From owner-freebsd-hackers  Thu Jan 28 10:04:51 1999
Return-Path: <owner-freebsd-hackers@FreeBSD.ORG>
Received: (from majordom@localhost)
          by hub.freebsd.org (8.8.8/8.8.8) id KAA19772
          for freebsd-hackers-outgoing; Thu, 28 Jan 1999 10:04:51 -0800 (PST)
          (envelope-from owner-freebsd-hackers@FreeBSD.ORG)
Received: from apollo.backplane.com (apollo.backplane.com [209.157.86.2])
          by hub.freebsd.org (8.8.8/8.8.8) with ESMTP id KAA19757
          for <hackers@FreeBSD.ORG>; Thu, 28 Jan 1999 10:04:45 -0800 (PST)
          (envelope-from dillon@apollo.backplane.com)
Received: (from dillon@localhost)
	by apollo.backplane.com (8.9.2/8.9.1) id KAA09766;
	Thu, 28 Jan 1999 10:04:41 -0800 (PST)
	(envelope-from dillon)
Date: Thu, 28 Jan 1999 10:04:41 -0800 (PST)
From: Matthew Dillon <dillon@apollo.backplane.com>
Message-Id: <199901281804.KAA09766@apollo.backplane.com>
To: "John S. Dyson" <dyson@iquest.net>
Cc: wes@softweyr.com, toasty@home.dragondata.com, hackers@FreeBSD.ORG
Subject: Re: High Load cron patches - comments?
References:  <199901281734.MAA21561@y.dyson.net>
Sender: owner-freebsd-hackers@FreeBSD.ORG
Precedence: bulk
X-Loop: FreeBSD.ORG

:Throttling fork rate is also a valuable tool, and maybe a hard limit is good
:also.  It is all about how creative you are (or want to be) in your solution :-).

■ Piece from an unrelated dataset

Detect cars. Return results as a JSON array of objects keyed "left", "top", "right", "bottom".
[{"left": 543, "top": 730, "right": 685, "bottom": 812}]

    Throttling the fork rate immediately leads to complaints.  The perception
    of load is easily as important as the reality.  We had put fork rate 
    limits on both sendmail and popper and the result was a hundreds of calls
    to tech support :-(.  I even had load-based feedback mechanisms.  It was
    a disaster.

    The issue is that the load is an interactive load, not a batch load -- it
    is not acceptable to accept a connection and then pause for 5 minutes
    before yielding a shell prompt, process a popper request, or even
    respond with an SMTP HELO.  Or handle a web request.  The machine *must*
    be able to handle a temporary overload.  Even *mail delivery* is an 
    interactive load -- users have come to expect their email to propogate in
    5 minutes or less and if it doesn't, we got complaints.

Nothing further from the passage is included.